[Your instructions] Extend the scikit-learn introduction below, picking up right after its final line of code.

# Scikit-learn Introduction

Scikit-learn is a library for machine learning in Python.  It helps us in all of the following ways:

    1. Preprocessing: Getting the data into shape for Machine Learning
    2. Dimensionality Reduction: Reducing redundancy in variables
    3. Classification: Predicting one of a finite set of classes for data.
    4. Regression: Predicting a response variable
    5. Clustering: Finding natural patterns in the data.
    6. Model Selection: Finding the best model for our data.


We will be looking at our NYCFlights13 dataset here.   


In [None]:
%matplotlib inline

import pandas as pd
import matplotlib.pyplot as plt
import numpy as np
from sklearn.cross_validation  import train_test_split
from sklearn.preprocessing import StandardScaler, OneHotEncoder


flights = pd.read_csv('../data/nycflights13/flights.csv.gz')

[Extracted information]
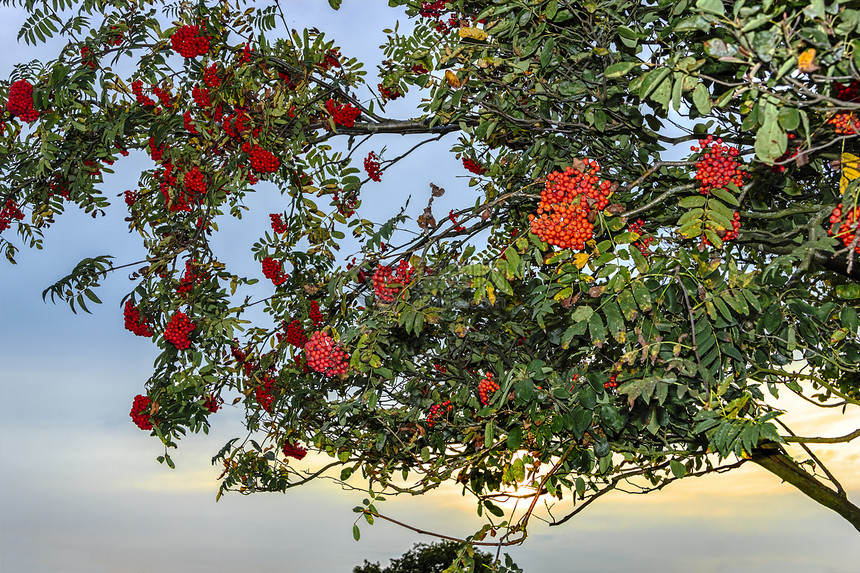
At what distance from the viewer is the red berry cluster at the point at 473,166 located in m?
5.52

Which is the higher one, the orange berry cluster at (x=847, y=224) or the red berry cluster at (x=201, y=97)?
the red berry cluster at (x=201, y=97)

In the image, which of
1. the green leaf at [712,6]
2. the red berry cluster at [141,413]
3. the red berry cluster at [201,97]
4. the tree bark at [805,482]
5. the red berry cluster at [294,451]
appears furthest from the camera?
the red berry cluster at [294,451]

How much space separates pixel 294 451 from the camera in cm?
569

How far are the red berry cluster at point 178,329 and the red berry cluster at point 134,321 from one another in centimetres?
44

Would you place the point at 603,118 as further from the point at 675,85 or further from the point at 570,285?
the point at 675,85

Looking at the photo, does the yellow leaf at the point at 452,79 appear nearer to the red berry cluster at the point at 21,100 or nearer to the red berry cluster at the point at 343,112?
the red berry cluster at the point at 343,112

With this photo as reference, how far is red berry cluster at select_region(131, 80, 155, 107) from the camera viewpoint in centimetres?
555

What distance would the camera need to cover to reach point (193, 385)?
475 centimetres

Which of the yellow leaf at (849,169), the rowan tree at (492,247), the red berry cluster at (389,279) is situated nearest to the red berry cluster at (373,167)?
the rowan tree at (492,247)

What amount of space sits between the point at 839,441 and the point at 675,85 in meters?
3.91

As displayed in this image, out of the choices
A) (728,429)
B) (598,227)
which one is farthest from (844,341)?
(598,227)

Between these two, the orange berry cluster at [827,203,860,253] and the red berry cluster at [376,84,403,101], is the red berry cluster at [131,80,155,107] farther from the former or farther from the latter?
the orange berry cluster at [827,203,860,253]

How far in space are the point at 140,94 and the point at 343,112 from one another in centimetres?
165

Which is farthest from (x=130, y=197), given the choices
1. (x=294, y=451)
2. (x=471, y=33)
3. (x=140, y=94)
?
(x=471, y=33)
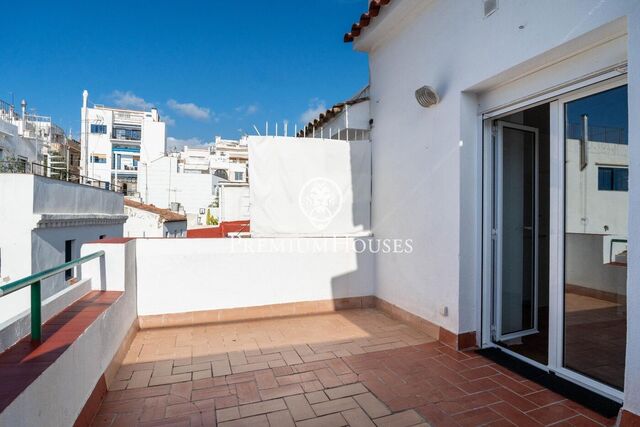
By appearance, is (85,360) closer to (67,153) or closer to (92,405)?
(92,405)

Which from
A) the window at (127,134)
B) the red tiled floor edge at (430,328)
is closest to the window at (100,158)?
the window at (127,134)

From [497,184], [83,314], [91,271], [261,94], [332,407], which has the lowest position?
[332,407]

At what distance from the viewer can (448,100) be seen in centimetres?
390

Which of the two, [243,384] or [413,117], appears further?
[413,117]

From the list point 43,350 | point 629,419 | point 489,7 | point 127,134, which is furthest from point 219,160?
point 629,419

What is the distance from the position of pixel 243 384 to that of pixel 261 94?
1696 cm

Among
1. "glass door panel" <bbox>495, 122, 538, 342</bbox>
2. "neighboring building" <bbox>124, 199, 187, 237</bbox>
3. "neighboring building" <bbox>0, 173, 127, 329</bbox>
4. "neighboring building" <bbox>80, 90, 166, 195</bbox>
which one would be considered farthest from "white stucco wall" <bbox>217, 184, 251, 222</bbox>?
"neighboring building" <bbox>80, 90, 166, 195</bbox>

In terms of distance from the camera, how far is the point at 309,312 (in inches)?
201

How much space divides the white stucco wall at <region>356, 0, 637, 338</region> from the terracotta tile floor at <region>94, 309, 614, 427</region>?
71 cm

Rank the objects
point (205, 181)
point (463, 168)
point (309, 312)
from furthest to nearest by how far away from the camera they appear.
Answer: point (205, 181) < point (309, 312) < point (463, 168)

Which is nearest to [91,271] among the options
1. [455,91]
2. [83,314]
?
[83,314]

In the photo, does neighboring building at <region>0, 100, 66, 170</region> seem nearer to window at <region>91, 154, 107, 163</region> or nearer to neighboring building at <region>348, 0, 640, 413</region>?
window at <region>91, 154, 107, 163</region>

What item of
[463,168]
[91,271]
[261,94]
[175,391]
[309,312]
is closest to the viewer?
[175,391]

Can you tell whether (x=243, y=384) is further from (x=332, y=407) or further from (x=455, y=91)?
(x=455, y=91)
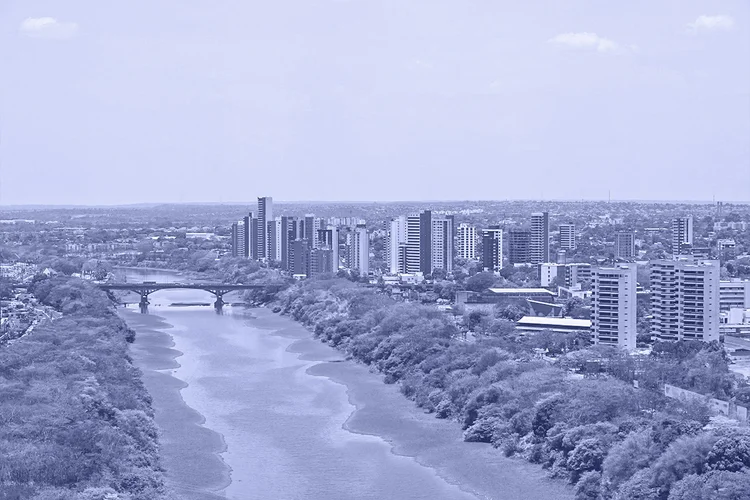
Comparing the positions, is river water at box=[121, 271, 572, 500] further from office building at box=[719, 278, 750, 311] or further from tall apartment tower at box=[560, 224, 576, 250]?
tall apartment tower at box=[560, 224, 576, 250]

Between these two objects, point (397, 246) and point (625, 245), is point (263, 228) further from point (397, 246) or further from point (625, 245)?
point (625, 245)

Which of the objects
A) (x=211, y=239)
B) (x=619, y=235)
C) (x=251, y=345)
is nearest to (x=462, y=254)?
(x=619, y=235)

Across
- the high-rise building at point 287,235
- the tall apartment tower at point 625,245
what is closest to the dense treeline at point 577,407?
the high-rise building at point 287,235

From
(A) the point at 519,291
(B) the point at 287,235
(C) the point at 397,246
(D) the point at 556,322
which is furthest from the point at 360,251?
(D) the point at 556,322

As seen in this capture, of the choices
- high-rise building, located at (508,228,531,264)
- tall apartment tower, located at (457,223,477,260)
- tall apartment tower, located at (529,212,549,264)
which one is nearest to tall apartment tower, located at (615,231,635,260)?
tall apartment tower, located at (529,212,549,264)

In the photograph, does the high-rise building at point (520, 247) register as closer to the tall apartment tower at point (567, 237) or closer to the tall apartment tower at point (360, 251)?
the tall apartment tower at point (360, 251)
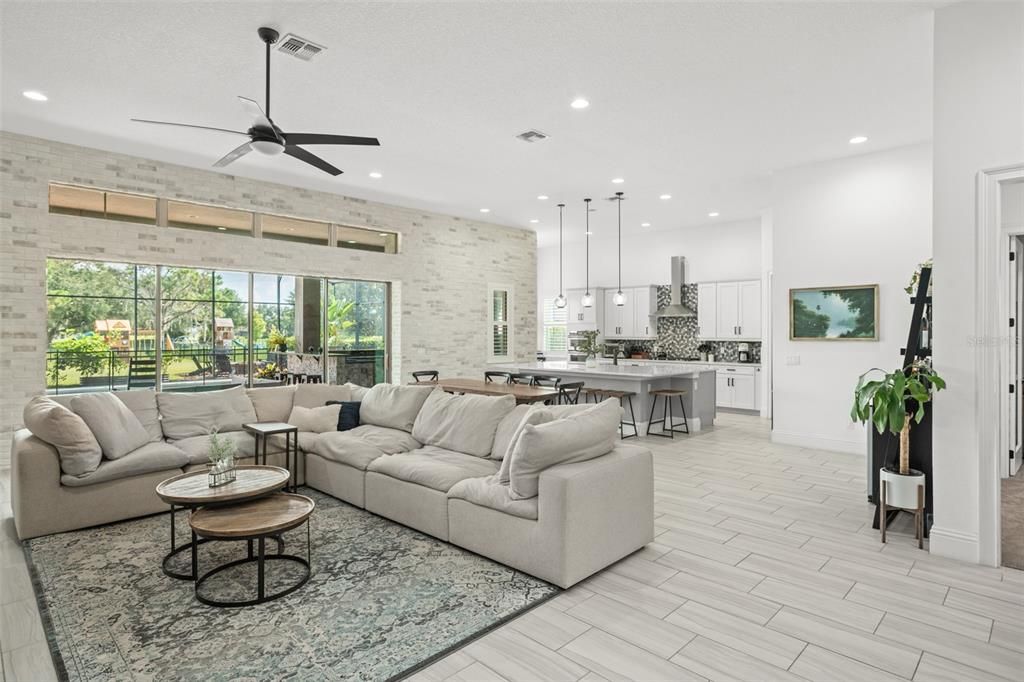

[Answer to the problem]
weather = pd.read_csv('../data/nycflights13/weather.csv.gz')
airports = pd.read_csv('../data/nycflights13/airports.csv.gz')

df_withweather = pd.merge(flights, weather, how='left', on=['year','month', 'day', 'hour'])
df = pd.merge(df_withweather, airports, how='left', left_on='dest', right_on='faa')

df = df.dropna()

In [None]:
# Let's examine the data

df

## Feature Vector

Let's create a feature vector.

In [None]:

pred = 'dep_delay'
features =  ['month','day','dep_time','arr_time','carrier','dest','air_time','distance', 
             'lat', 'lon', 'alt',  'dewp', 'humid', 'wind_speed', 'wind_gust', 
             'precip', 'pressure', 'visib' ]

features_v = df[features]
pred_v = df[pred]

pd.options.mode.chained_assignment = None  # default='warn'

# carrier is not a number, so transform it into an number
features_v['carrier'] = pd.factorize(features_v['carrier'])[0]

# dest is not a number, so transform it into a number
features_v['dest'] = pd.factorize(features_v['dest'])[0]



In [None]:
# Let's look at our feature vector

features_v

### Scaling the feature vector

Let's scale the feature vector.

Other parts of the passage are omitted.